***** Supplied records *****

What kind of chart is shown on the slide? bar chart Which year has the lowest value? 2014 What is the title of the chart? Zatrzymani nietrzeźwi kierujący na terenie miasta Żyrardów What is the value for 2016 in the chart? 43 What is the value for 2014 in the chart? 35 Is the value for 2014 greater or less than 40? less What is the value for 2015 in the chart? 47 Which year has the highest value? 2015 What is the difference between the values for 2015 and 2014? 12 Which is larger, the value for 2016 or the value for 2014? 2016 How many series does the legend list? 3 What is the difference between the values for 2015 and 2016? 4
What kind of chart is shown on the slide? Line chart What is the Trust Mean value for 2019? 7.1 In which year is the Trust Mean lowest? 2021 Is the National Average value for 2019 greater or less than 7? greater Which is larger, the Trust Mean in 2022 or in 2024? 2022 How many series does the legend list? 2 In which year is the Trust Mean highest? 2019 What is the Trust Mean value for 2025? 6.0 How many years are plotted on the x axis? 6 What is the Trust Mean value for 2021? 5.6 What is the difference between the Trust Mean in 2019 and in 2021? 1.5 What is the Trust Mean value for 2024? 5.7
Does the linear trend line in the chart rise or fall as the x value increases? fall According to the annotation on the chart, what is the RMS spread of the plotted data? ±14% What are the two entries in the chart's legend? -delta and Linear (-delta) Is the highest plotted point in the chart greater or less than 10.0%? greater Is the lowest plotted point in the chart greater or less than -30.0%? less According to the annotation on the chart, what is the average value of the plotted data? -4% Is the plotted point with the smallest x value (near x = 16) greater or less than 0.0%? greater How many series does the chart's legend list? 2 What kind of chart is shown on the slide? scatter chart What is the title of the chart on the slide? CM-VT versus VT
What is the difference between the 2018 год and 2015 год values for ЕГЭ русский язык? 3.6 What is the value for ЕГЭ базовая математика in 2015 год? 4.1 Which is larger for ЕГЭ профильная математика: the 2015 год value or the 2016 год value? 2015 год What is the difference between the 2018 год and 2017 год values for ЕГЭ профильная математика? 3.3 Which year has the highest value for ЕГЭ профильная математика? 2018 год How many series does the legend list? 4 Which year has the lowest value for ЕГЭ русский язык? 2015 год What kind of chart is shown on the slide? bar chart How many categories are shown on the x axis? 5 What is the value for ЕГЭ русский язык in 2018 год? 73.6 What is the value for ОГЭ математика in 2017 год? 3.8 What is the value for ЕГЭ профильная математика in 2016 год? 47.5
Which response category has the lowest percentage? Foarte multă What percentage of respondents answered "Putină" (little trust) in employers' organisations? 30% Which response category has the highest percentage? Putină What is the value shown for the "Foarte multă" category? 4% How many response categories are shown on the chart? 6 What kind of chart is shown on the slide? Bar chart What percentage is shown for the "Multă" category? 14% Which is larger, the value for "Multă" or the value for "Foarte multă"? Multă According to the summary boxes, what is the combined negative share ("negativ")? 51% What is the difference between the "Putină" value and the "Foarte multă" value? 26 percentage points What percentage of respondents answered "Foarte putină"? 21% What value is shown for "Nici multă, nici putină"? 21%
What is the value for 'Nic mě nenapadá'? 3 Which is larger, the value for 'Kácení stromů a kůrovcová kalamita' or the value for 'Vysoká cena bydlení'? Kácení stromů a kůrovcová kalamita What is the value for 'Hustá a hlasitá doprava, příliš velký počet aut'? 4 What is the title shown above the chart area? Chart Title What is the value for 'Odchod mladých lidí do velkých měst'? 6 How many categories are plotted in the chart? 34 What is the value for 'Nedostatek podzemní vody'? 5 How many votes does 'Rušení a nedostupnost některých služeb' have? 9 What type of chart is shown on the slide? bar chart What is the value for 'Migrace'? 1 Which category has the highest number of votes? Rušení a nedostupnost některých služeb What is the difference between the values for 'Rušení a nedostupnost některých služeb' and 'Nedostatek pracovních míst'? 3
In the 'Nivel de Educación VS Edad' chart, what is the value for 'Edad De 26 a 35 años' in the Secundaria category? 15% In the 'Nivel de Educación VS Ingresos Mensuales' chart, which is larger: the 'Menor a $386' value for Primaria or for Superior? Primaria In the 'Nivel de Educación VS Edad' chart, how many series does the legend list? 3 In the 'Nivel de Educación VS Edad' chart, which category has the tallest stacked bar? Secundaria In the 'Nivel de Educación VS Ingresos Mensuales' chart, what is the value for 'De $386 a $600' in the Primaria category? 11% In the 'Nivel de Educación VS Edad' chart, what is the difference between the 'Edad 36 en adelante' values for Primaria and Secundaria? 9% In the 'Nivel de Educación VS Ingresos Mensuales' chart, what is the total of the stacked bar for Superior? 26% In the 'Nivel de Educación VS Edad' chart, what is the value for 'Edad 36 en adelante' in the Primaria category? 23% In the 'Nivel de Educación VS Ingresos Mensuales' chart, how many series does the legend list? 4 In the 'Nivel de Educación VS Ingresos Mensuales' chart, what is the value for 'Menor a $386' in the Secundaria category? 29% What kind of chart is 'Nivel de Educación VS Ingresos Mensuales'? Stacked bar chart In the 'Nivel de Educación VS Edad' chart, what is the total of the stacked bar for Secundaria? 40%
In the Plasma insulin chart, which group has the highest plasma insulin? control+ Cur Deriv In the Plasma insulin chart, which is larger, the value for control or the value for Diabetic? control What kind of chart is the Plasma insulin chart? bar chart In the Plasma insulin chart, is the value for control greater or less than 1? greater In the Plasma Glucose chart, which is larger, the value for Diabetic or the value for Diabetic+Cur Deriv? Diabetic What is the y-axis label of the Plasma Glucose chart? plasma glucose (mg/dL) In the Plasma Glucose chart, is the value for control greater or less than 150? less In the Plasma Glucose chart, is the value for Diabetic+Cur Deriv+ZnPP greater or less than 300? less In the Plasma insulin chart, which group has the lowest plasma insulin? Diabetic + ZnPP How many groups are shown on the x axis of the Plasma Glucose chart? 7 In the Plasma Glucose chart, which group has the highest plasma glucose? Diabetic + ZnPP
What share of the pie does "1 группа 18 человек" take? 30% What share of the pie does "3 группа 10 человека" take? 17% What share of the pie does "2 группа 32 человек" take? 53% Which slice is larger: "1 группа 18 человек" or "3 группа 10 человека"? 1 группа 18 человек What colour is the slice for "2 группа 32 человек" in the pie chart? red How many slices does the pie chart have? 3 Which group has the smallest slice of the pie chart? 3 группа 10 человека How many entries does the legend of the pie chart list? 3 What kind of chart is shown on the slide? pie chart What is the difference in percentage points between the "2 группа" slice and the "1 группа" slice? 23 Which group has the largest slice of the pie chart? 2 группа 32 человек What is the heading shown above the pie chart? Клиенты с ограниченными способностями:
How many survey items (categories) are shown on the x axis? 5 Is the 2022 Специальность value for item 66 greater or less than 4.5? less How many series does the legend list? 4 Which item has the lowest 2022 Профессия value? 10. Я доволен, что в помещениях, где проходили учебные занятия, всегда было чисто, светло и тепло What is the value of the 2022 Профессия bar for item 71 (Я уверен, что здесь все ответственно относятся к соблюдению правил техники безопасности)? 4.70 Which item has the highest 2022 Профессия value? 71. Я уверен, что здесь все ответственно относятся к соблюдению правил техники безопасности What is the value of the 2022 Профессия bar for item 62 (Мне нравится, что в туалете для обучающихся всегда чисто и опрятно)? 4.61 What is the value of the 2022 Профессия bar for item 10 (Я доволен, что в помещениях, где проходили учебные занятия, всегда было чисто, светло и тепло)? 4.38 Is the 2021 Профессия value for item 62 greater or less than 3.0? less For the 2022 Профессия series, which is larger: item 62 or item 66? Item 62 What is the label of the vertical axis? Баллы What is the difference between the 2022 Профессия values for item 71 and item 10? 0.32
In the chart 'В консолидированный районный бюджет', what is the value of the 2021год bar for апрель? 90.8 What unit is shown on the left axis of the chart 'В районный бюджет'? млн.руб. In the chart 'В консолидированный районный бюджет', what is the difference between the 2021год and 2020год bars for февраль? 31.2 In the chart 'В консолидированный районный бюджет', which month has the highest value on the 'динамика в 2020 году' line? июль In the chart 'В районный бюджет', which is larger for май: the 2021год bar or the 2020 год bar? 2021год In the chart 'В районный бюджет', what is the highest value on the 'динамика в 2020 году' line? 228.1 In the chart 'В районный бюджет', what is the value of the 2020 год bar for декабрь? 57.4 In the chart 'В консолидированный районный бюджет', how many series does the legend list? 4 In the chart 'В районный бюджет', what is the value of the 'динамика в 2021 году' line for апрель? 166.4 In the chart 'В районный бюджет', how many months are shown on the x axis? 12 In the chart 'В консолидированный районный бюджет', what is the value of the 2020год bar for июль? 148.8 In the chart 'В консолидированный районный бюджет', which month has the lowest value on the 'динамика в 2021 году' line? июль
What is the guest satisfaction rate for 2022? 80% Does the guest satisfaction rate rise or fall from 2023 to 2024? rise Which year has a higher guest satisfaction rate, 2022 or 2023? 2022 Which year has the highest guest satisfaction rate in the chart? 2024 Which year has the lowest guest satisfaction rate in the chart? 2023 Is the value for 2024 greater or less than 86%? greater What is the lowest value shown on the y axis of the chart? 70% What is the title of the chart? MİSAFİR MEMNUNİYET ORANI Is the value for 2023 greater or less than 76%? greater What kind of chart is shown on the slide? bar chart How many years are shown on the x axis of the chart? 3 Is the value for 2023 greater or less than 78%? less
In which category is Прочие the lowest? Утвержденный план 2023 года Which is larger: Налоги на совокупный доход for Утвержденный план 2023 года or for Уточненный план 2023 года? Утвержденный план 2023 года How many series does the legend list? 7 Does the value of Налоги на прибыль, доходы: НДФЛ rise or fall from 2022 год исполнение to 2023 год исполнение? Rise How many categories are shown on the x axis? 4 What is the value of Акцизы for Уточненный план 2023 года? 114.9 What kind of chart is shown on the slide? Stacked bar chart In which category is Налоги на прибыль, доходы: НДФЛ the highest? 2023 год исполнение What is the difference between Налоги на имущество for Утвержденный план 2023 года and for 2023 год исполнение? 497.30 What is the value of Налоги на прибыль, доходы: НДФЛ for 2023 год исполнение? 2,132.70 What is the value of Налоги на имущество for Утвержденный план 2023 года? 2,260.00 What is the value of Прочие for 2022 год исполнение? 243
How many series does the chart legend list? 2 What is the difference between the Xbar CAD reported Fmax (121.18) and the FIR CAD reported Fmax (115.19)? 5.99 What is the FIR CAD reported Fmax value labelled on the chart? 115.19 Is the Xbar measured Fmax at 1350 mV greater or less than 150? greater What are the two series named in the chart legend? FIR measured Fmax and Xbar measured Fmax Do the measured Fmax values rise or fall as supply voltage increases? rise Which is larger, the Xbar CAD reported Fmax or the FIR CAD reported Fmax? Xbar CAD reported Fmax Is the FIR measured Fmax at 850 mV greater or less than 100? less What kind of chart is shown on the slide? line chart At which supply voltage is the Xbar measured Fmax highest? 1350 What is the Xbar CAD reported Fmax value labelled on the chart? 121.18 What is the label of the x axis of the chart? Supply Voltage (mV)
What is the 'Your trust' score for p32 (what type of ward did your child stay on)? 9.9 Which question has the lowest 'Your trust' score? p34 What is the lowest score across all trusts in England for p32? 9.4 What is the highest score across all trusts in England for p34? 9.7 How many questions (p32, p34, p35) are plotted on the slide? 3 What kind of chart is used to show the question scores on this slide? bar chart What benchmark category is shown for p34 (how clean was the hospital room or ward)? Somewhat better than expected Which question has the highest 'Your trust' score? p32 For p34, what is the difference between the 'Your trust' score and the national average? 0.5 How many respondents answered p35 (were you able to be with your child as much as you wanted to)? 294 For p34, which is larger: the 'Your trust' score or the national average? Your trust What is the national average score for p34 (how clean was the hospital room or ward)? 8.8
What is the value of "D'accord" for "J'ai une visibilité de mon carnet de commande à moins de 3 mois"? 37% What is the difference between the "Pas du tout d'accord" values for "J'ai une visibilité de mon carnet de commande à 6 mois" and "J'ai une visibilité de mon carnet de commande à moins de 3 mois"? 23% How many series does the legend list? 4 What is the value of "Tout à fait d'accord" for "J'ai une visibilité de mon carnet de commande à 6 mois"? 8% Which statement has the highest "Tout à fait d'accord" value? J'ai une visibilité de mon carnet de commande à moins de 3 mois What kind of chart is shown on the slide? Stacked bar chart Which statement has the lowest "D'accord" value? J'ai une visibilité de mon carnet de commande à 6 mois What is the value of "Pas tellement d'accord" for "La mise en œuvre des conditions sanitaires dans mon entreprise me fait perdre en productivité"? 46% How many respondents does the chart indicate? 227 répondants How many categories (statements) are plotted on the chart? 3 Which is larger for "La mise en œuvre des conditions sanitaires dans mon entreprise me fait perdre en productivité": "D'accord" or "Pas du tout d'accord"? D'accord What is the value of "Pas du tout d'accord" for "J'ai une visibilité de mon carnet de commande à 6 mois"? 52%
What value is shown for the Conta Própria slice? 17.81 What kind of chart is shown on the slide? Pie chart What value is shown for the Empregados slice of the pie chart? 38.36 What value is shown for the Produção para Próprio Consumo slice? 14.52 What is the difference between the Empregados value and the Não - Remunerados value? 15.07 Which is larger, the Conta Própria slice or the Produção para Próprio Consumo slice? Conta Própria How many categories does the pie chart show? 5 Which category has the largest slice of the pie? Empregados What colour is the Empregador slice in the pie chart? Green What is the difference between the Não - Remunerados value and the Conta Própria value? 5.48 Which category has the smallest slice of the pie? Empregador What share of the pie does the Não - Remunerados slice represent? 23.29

*****

-- Written task --
Reproduce verbatim every line from the start of the records through the line containing "for 2024? 5.7", inclusive.

-- Answer to this problem --
What kind of chart is shown on the slide? bar chart Which year has the lowest value? 2014 What is the title of the chart? Zatrzymani nietrzeźwi kierujący na terenie miasta Żyrardów What is the value for 2016 in the chart? 43 What is the value for 2014 in the chart? 35 Is the value for 2014 greater or less than 40? less What is the value for 2015 in the chart? 47 Which year has the highest value? 2015 What is the difference between the values for 2015 and 2014? 12 Which is larger, the value for 2016 or the value for 2014? 2016 How many series does the legend list? 3 What is the difference between the values for 2015 and 2016? 4
What kind of chart is shown on the slide? Line chart What is the Trust Mean value for 2019? 7.1 In which year is the Trust Mean lowest? 2021 Is the National Average value for 2019 greater or less than 7? greater Which is larger, the Trust Mean in 2022 or in 2024? 2022 How many series does the legend list? 2 In which year is the Trust Mean highest? 2019 What is the Trust Mean value for 2025? 6.0 How many years are plotted on the x axis? 6 What is the Trust Mean value for 2021? 5.6 What is the difference between the Trust Mean in 2019 and in 2021? 1.5 What is the Trust Mean value for 2024? 5.7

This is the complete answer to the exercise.